_Entries provided_
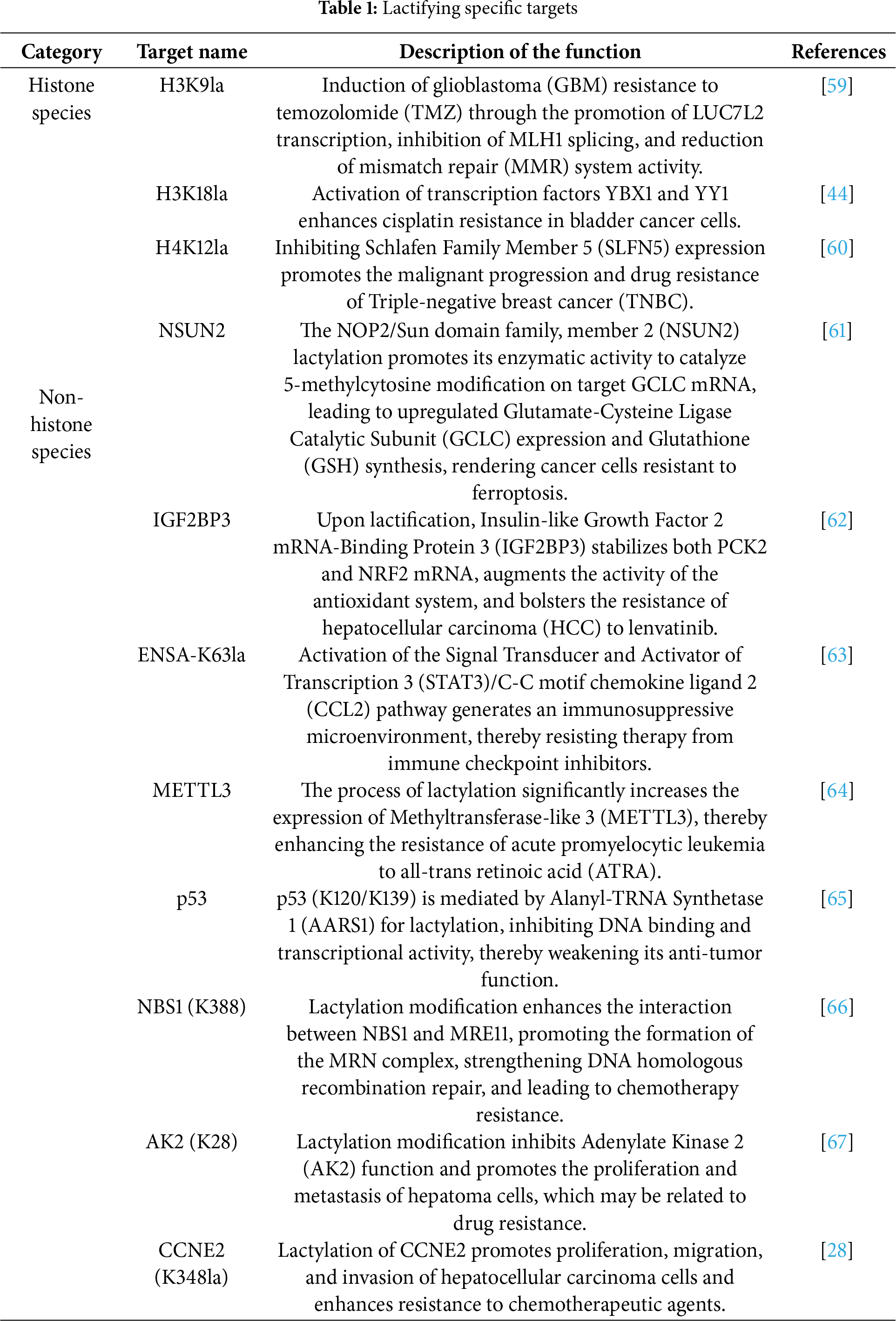 **Table 1:** Lactifying specific targets

| Category | Target name | Description of the function | References |
|---|---|---|---|
| Histone species | H3K9la | Induction of glioblastoma (GBM) resistance to temozolomide (TMZ) through the promotion of LUC7L2 transcription, inhibition of MLH1 splicing, and reduction of mismatch repair (MMR) system activity. | [59] |
| | H3K18la | Activation of transcription factors YBX1 and YY1 enhances cisplatin resistance in bladder cancer cells. | [44] |
| | H4K12la | Inhibiting Schlafen Family Member 5 (SLFN5) expression promotes the malignant progression and drug resistance of Triple-negative breast cancer (TNBC). | [60] |
| Non-histone species | NSUN2 | The NOP2/Sun domain family, member 2 (NSUN2) lactylation promotes its enzymatic activity to catalyze 5-methylcytosine modification on target GCLC mRNA, leading to upregulated Glutamate-Cysteine Ligase Catalytic Subunit (GCLC) expression and Glutathione (GSH) synthesis, rendering cancer cells resistant to ferroptosis. | [61] |
| | IGF2BP3 | Upon lactification, Insulin-like Growth Factor 2 mRNA-Binding Protein 3 (IGF2BP3) stabilizes both PCK2 and NRF2 mRNA, augments the activity of the antioxidant system, and bolsters the resistance of hepatocellular carcinoma (HCC) to lenvatinib. | [62] |
| | ENSA-K63la | Activation of the Signal Transducer and Activator of Transcription 3 (STAT3)/C-C motif chemokine ligand 2 (CCL2) pathway generates an immunosuppressive microenvironment, thereby resisting therapy from immune checkpoint inhibitors. | [63] |
| | METTL3 | The process of lactylation significantly increases the expression of Methyltransferase-like 3 (METTL3), thereby enhancing the resistance of acute promyelocytic leukemia to all-trans retinoic acid (ATRA). | [64] |
| | p53 | p53 (K120/K139) is mediated by Alanyl-TRNA Synthetase 1 (AARS1) for lactylation, inhibiting DNA binding and transcriptional activity, thereby weakening its anti-tumor function. | [65] |
| | NBS1 (K388) | Lactylation modification enhances the interaction between NBS1 and MRE11, promoting the formation of the MRN complex, strengthening DNA homologous recombination repair, and leading to chemotherapy resistance. | [66] |
| | AK2 (K28) | Lactylation modification inhibits Adenylate Kinase 2 (AK2) function and promotes the proliferation and metastasis of hepatoma cells, which may be related to drug resistance. | [67] |
| | CCNE2 (K348la) | Lactylation of CCNE2 promotes proliferation, migration, and invasion of hepatocellular carcinoma cells and enhances resistance to chemotherapeutic agents. | [28] |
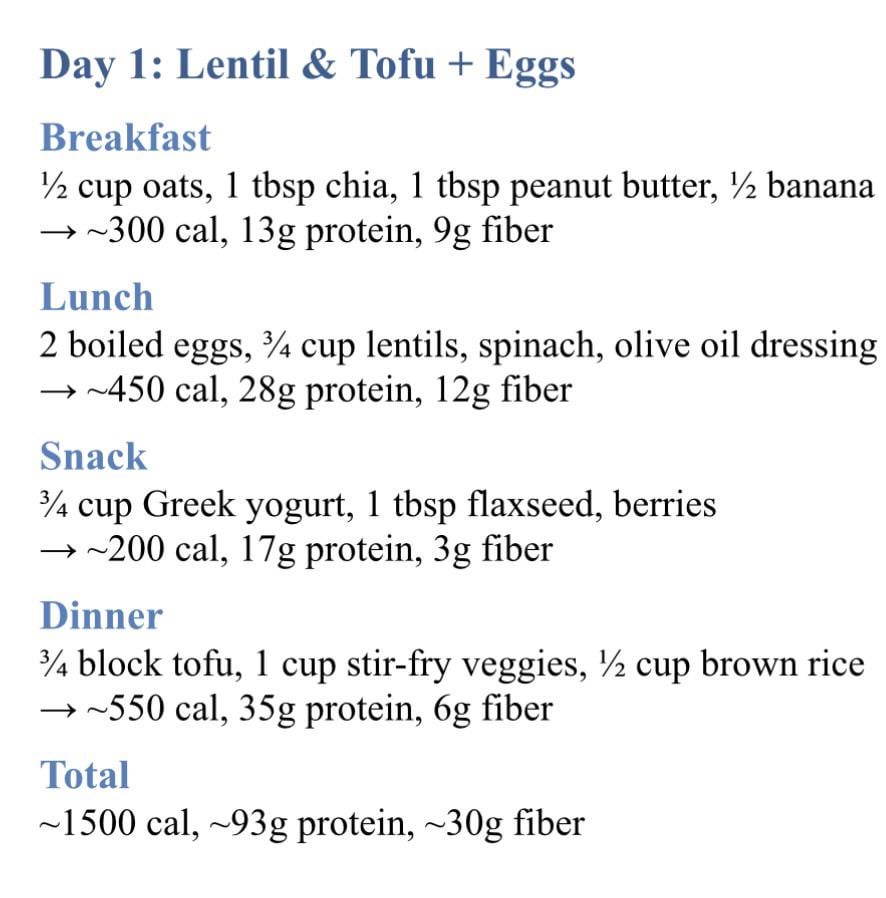 Day 1: Lentil & Tofu + Eggs

Breakfast
½ cup oats, 1 tbsp chia, 1 tbsp peanut butter, ½ banana
→ ~300 cal, 13g protein, 9g fiber

Lunch
2 boiled eggs, ¾ cup lentils, spinach, olive oil dressing
→ ~450 cal, 28g protein, 12g fiber

Snack
¾ cup Greek yogurt, 1 tbsp flaxseed, berries
→ ~200 cal, 17g protein, 3g fiber

Dinner
¾ block tofu, 1 cup stir-fry veggies, ½ cup brown rice
→ ~550 cal, 35g protein, 6g fiber

Total
~1500 cal, ~93g protein, ~30g fiber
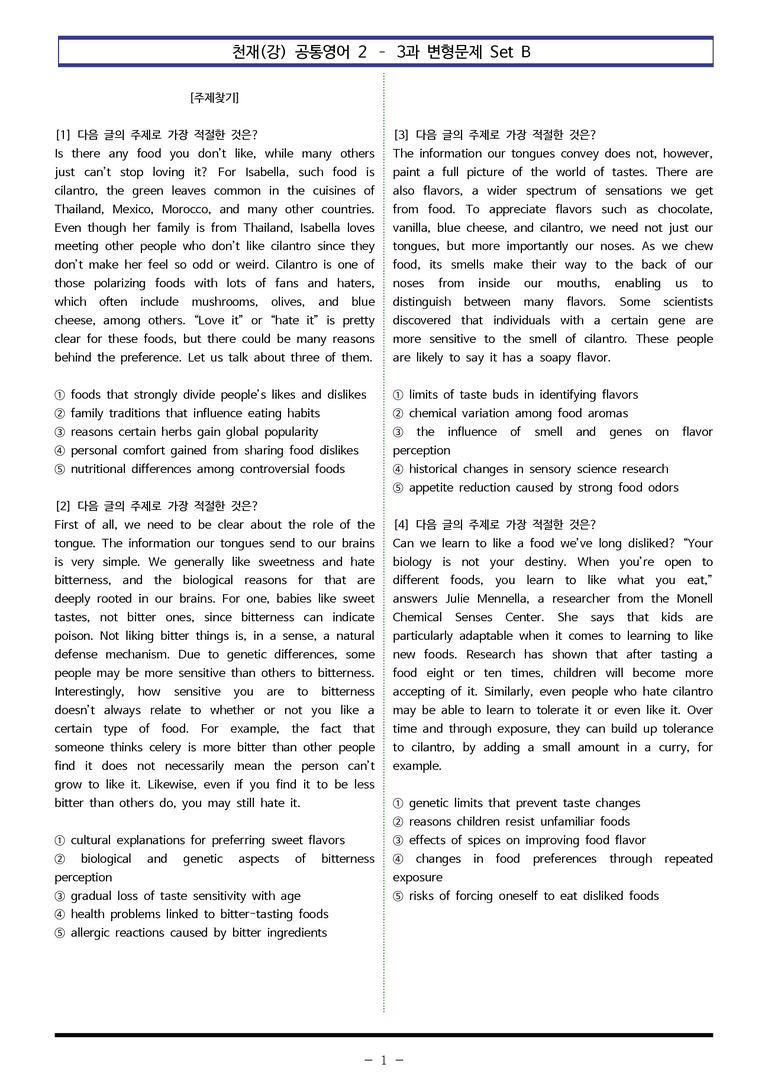 천재(강) 공통영어 2 - 3과 변형문제 Set B

[주제찾기]

[1] 다음 글의 주제로 가장 적절한 것은?
Is there any food you don't like, while many others just can't stop loving it? For Isabella, such food is cilantro, the green leaves common in the cuisines of Thailand, Mexico, Morocco, and many other countries. Even though her family is from Thailand, Isabella loves meeting other people who don't like cilantro since they don't make her feel so odd or weird. Cilantro is one of those polarizing foods with lots of fans and haters, which often include mushrooms, olives, and blue cheese, among others. "Love it" or "hate it" is pretty clear for these foods, but there could be many reasons behind the preference. Let us talk about three of them.

① foods that strongly divide people's likes and dislikes
② family traditions that influence eating habits
③ reasons certain herbs gain global popularity
④ personal comfort gained from sharing food dislikes
⑤ nutritional differences among controversial foods

[2] 다음 글의 주제로 가장 적절한 것은?
First of all, we need to be clear about the role of the tongue. The information our tongues send to our brains is very simple. We generally like sweetness and hate bitterness, and the biological reasons for that are deeply rooted in our brains. For one, babies like sweet tastes, not bitter ones, since bitterness can indicate poison. Not liking bitter things is, in a sense, a natural defense mechanism. Due to genetic differences, some people may be more sensitive than others to bitterness. Interestingly, how sensitive you are to bitterness doesn't always relate to whether or not you like a certain type of food. For example, the fact that someone thinks celery is more bitter than other people find it does not necessarily mean the person can't grow to like it. Likewise, even if you find it to be less bitter than others do, you may still hate it.

① cultural explanations for preferring sweet flavors
② biological and genetic aspects of bitterness perception
③ gradual loss of taste sensitivity with age
④ health problems linked to bitter-tasting foods
⑤ allergic reactions caused by bitter ingredients

[3] 다음 글의 주제로 가장 적절한 것은?
The information our tongues convey does not, however, paint a full picture of the world of tastes. There are also flavors, a wider spectrum of sensations we get from food. To appreciate flavors such as chocolate, vanilla, blue cheese, and cilantro, we need not just our tongues, but more importantly our noses. As we chew food, its smells make their way to the back of our noses from inside our mouths, enabling us to distinguish between many flavors. Some scientists discovered that individuals with a certain gene are more sensitive to the smell of cilantro. These people are likely to say it has a soapy flavor.

① limits of taste buds in identifying flavors
② chemical variation among food aromas
③ the influence of smell and genes on flavor perception
④ historical changes in sensory science research
⑤ appetite reduction caused by strong food odors

[4] 다음 글의 주제로 가장 적절한 것은?
Can we learn to like a food we've long disliked? "Your biology is not your destiny. When you're open to different foods, you learn to like what you eat," answers Julie Mennella, a researcher from the Monell Chemical Senses Center. She says that kids are particularly adaptable when it comes to learning to like new foods. Research has shown that after tasting a food eight or ten times, children will become more accepting of it. Similarly, even people who hate cilantro may be able to learn to tolerate it or even like it. Over time and through exposure, they can build up tolerance to cilantro, by adding a small amount in a curry, for example.

① genetic limits that prevent taste changes
② reasons children resist unfamiliar foods
③ effects of spices on improving food flavor
④ changes in food preferences through repeated exposure
⑤ risks of forcing oneself to eat disliked foods

- 1 -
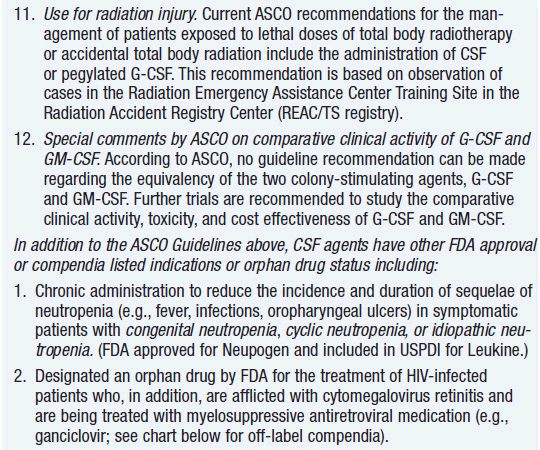 11. Use for radiation injury. Current ASCO recommendations for the management of patients exposed to lethal doses of total body radiotherapy or accidental total body radiation include the administration of CSF or pegylated G-CSF. This recommendation is based on observation of cases in the Radiation Emergency Assistance Center Training Site in the Radiation Accident Registry Center (REAC/TS registry).

12. Special comments by ASCO on comparative clinical activity of G-CSF and GM-CSF. According to ASCO, no guideline recommendation can be made regarding the equivalency of the two colony-stimulating agents, G-CSF and GM-CSF. Further trials are recommended to study the comparative clinical activity, toxicity, and cost effectiveness of G-CSF and GM-CSF.

In addition to the ASCO Guidelines above, CSF agents have other FDA approval or compendia listed indications or orphan drug status including:

1. Chronic administration to reduce the incidence and duration of sequelae of neutropenia (e.g., fever, infections, oropharyngeal ulcers) in symptomatic patients with congenital neutropenia, cyclic neutropenia, or idiopathic neutropenia. (FDA approved for Neupogen and included in USPDI for Leukine.)

2. Designated an orphan drug by FDA for the treatment of HIV-infected patients who, in addition, are afflicted with cytomegalovirus retinitis and are being treated with myelosuppressive antiretroviral medication (e.g., ganciclovir; see chart below for off-label compendia).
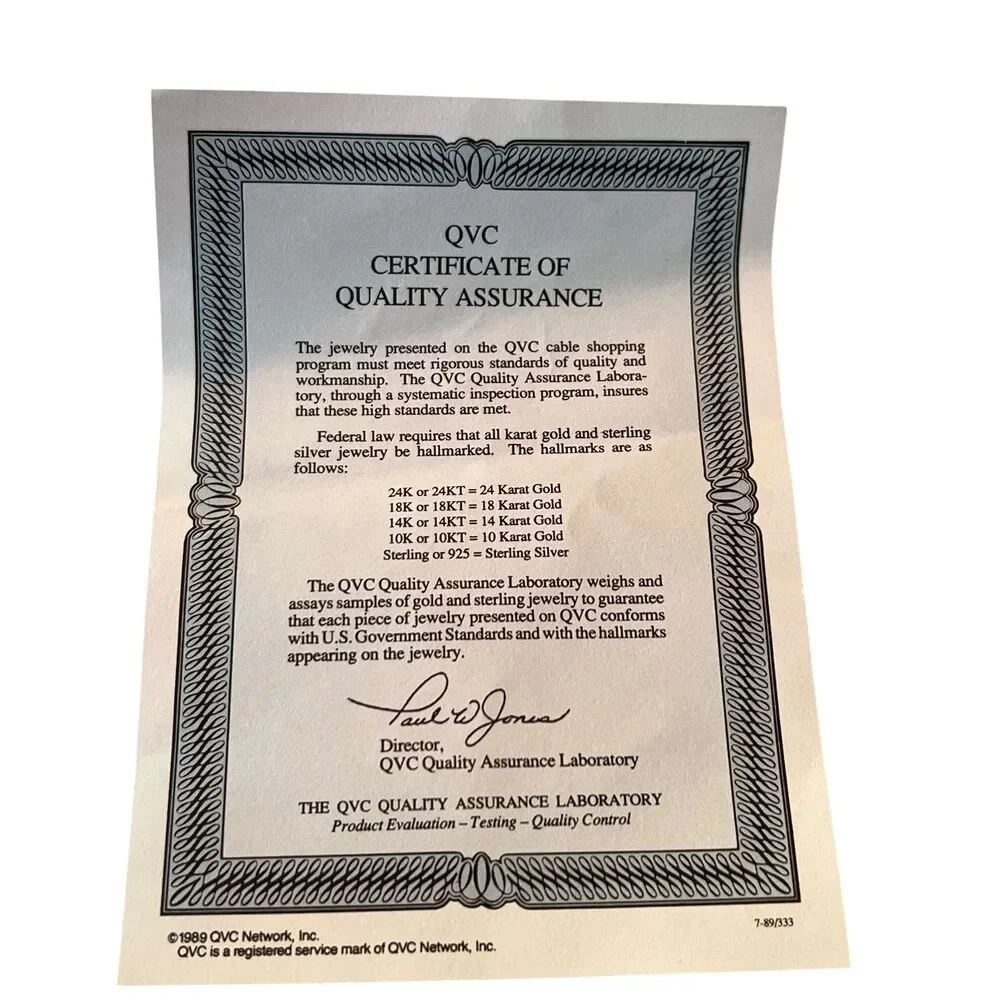 QVC
CERTIFICATE OF
QUALITY ASSURANCE

The jewelry presented on the QVC cable shopping program must meet rigorous standards of quality and workmanship. The QVC Quality Assurance Laboratory, through a systematic inspection program, insures that these high standards are met.

Federal law requires that all karat gold and sterling silver jewelry be hallmarked. The hallmarks are as follows:

24K or 24KT = 24 Karat Gold
18K or 18KT = 18 Karat Gold
14K or 14KT = 14 Karat Gold
10K or 10KT = 10 Karat Gold
Sterling or 925 = Sterling Silver

The QVC Quality Assurance Laboratory weighs and assays samples of gold and sterling jewelry to guarantee that each piece of jewelry presented on QVC conforms with U.S. Government Standards and with the hallmarks appearing on the jewelry.

Paul W Jones
Director,
QVC Quality Assurance Laboratory

THE QVC QUALITY ASSURANCE LABORATORY
Product Evaluation – Testing – Quality Control

©1989 QVC Network, Inc.
QVC is a registered service mark of QVC Network, Inc.

7-89/333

_Action item_
Beginning with the line holding "cells. | [44] |" and ending with the line holding "function. | [65] |", write out the stretch of material above exactly; add no further lines.

_Solution for this exercise_
| | H3K18la | Activation of transcription factors YBX1 and YY1 enhances cisplatin resistance in bladder cancer cells. | [44] |
| | H4K12la | Inhibiting Schlafen Family Member 5 (SLFN5) expression promotes the malignant progression and drug resistance of Triple-negative breast cancer (TNBC). | [60] |
| Non-histone species | NSUN2 | The NOP2/Sun domain family, member 2 (NSUN2) lactylation promotes its enzymatic activity to catalyze 5-methylcytosine modification on target GCLC mRNA, leading to upregulated Glutamate-Cysteine Ligase Catalytic Subunit (GCLC) expression and Glutathione (GSH) synthesis, rendering cancer cells resistant to ferroptosis. | [61] |
| | IGF2BP3 | Upon lactification, Insulin-like Growth Factor 2 mRNA-Binding Protein 3 (IGF2BP3) stabilizes both PCK2 and NRF2 mRNA, augments the activity of the antioxidant system, and bolsters the resistance of hepatocellular carcinoma (HCC) to lenvatinib. | [62] |
| | ENSA-K63la | Activation of the Signal Transducer and Activator of Transcription 3 (STAT3)/C-C motif chemokine ligand 2 (CCL2) pathway generates an immunosuppressive microenvironment, thereby resisting therapy from immune checkpoint inhibitors. | [63] |
| | METTL3 | The process of lactylation significantly increases the expression of Methyltransferase-like 3 (METTL3), thereby enhancing the resistance of acute promyelocytic leukemia to all-trans retinoic acid (ATRA). | [64] |
| | p53 | p53 (K120/K139) is mediated by Alanyl-TRNA Synthetase 1 (AARS1) for lactylation, inhibiting DNA binding and transcriptional activity, thereby weakening its anti-tumor function. | [65] |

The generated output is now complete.